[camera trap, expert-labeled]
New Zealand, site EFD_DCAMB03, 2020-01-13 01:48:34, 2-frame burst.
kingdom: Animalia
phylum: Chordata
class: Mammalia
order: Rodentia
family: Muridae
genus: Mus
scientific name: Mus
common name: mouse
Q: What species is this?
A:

┄┄┄┄┄┄

**WHAT IS BEING ASKED:**
Retype the entries in full. Keep every line identical.

**ANSWER FOR THIS EXERCISE:**
[camera trap, expert-labeled]
New Zealand, site EFD_DCAMB03, 2020-01-13 01:48:34, 2-frame burst.
kingdom: Animalia
phylum: Chordata
class: Mammalia
order: Rodentia
family: Muridae
genus: Mus
scientific name: Mus
common name: mouse
Q: What species is this?
A:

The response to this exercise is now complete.